Une étude menée pour la semaine européenne de la mobilité montre que la voiture s'impose encore face aux autres moyens de transports pour aller du domicile à l'école : elle représente 30 % des trajets, contre 2 % pour le vélo.

La voiture est le premier mode de transport scolaire (30%), notamment pour les enfants scolarisés en maternelle (45%).
La voiture est le premier mode de transport scolaire (30%), notamment pour les enfants scolarisés en maternelle (45%). © AFP / MYCHELE DANIAU

Aller à l'école à vélo ou à pied, ce n'est pas (encore ?) le réflexe des Français. Pour déposer leurs enfants, les parents privilégient la voiture. C'est ce qu'indique une étude menée pour Eco CO2*, une éco-entreprise de l'économie sociale et solidaire, publiée ce mardi, dans le cadre de la semaine européenne de la mobilité, du 16 au 22 septembre. Elle rapporte 26 millions de trajets quotidiens : en période scolaire, 12 millions d'enfants et 1 million d'enseignants et personnels de l'éducation nationale se rendent à l'école, au collège ou au lycée chaque jour.

La voiture reine face au vélo, au deux roues et à la trottinette

Pour les parents d'élèves, la voiture est le choix numéro un, avec 30 % des trajets entre le domicile et l'établissement scolaire. La marche à pied arrive en deuxième position, avec 25 % des trajets scolaires. En région parisienne, ce chiffre monte à 47 %. 

Parmi les autres moyens de transport utilisés par les Français pour se rendre à l'école, il y a le bus ou le tramway (19%) et le car scolaire (18 %). Dans les zones rurales, ce dernier est logiquement plus utilisé et concerne 29 % des trajets. 

Si les beaux jours sont encore présents et si la pratique explose ces derniers mois, le vélo n'est pas pour autant plébiscité en France pour les trajets scolaires : il ne concerne que 2 % d'entre eux. Il reste donc marginal, au même titre que les deux roues motorisés (1 %), le covoiturage (1 %) ou les modes de transport alternatifs, tels que la trottinette (1 %).

Sécurité, distance, coût, météo comme critères

Les parents choisissent le moyen de transport de leur(s) enfant(s) selon trois critères principaux, affirme l'étude : 97 % d'entre eux favorisent la sécurité de l'enfant, 91 % la rapidité du mode de transport et pour 84 % c'est le coût du transport qui importe le plus.

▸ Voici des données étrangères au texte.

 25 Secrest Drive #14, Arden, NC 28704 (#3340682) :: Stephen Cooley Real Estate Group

Cela explique donc pourquoi la voiture est encore très utilisée. Mais pas que. En plus du manque de sécurité (70 % des parents craignent que leur enfant soit victime d’un accident de la route et 69 % d'une agression physique ou verbale), les longues distances et les conditions météo limiteraient l'utilisation de ces moyens de transport "actifs" (vélo, trottinette, roller, marche à pied, skateboards, etc). 

Il ne faut pas non plus oublier le contexte de crise dû au Covid-19, le sondage ayant été réalisé entre le 25 août et le 1er septembre dernier. En effet, 58 % des parents se disent inquiets d'une possible contamination de leurs enfants au Covid-19.

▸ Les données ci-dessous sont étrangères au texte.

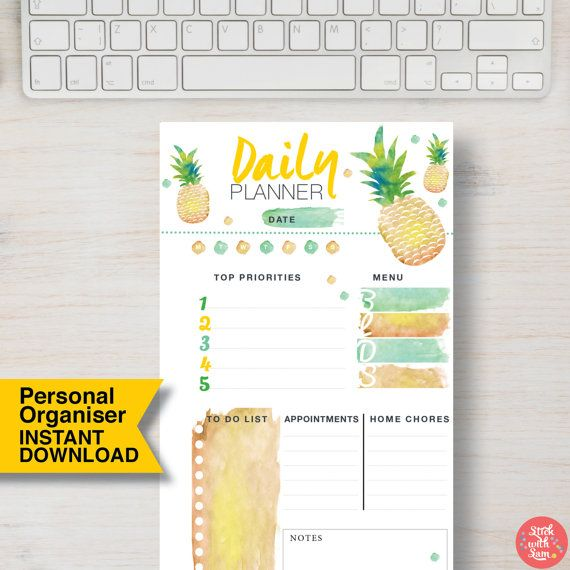 Best Personal Size Planner Printables Images On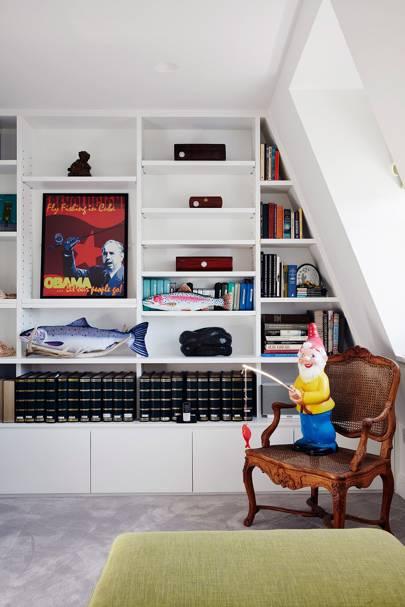Study with Alcove Bookshelf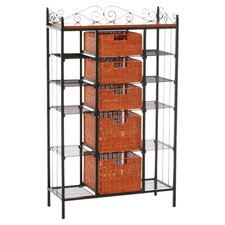 Walker Metal Baker's Rack in Black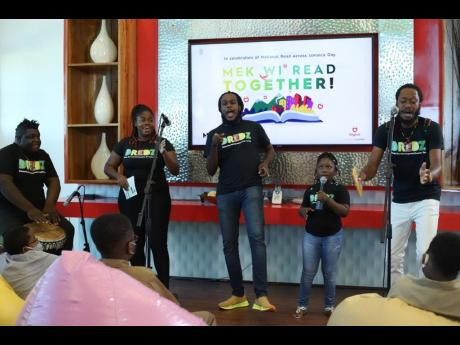 Dub poetry and reggae group DREDZ got the student audience energised as they demonstrated the power of the spoken word during their performance emphasising the importance of reading and education.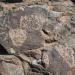 6 - Petroglyph panel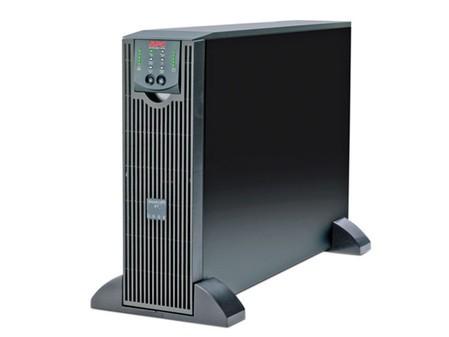 1用途广泛APC SURT6000UXICH售13000元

Pourtant, les parents encouragent les "mobilités actives"

Pourtant, tous ne seraient pas contre l'utilisation des "mobilités actives", notamment car elles limitent les émissions de CO2 et la pollution et qu'elles encouragent les élèves à l'exercice physique. Ils sont même 54 % à penser que c'est ce type de transport que les pouvoirs publics doivent faciliter, contre 46 % pour les modes de transports traditionnels (voiture, bus). 

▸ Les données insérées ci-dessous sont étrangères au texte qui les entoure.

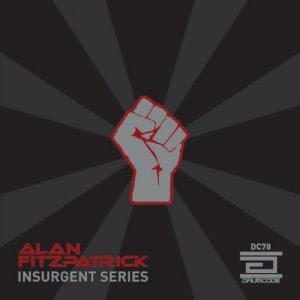 Alan Fitzpatrick :: Insurgent Series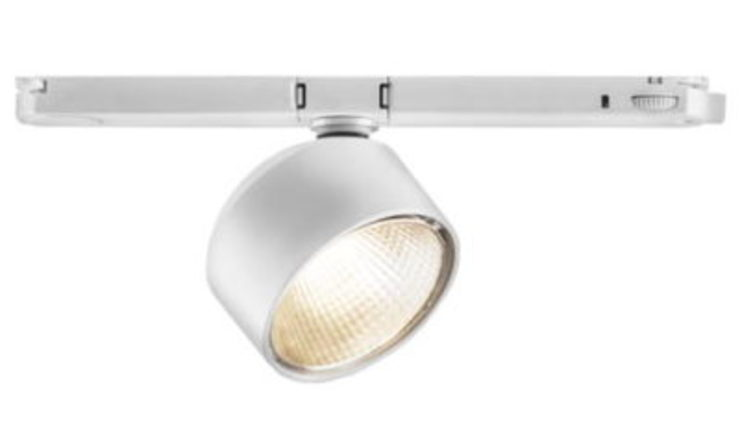 Foco LED de carril modelo DROB. Iluminación interior. de OutSide Tech Light Moderno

Les améliorations prioritaires sont, aux yeux des parents, l'instauration de la gratuité des transports, la sécurisation des espaces piétons et l'aménagement des pistes cyclables. 

Et ils pourraient même y prendre part : 76 % des parents se déclarent prêts à participer à des concertations pour l’amélioration des déplacements autour de l’établissement scolaire de leur(s) enfant(s). 

*Sondage réalisé par l'Ifop pour Eco CO2 du 25 août au 1er septembre 2020 auprès d'un échantillon représentatif de la population française de 1001 parents ayant au moins un enfant scolarisé à l'école, au collège ou au lycée.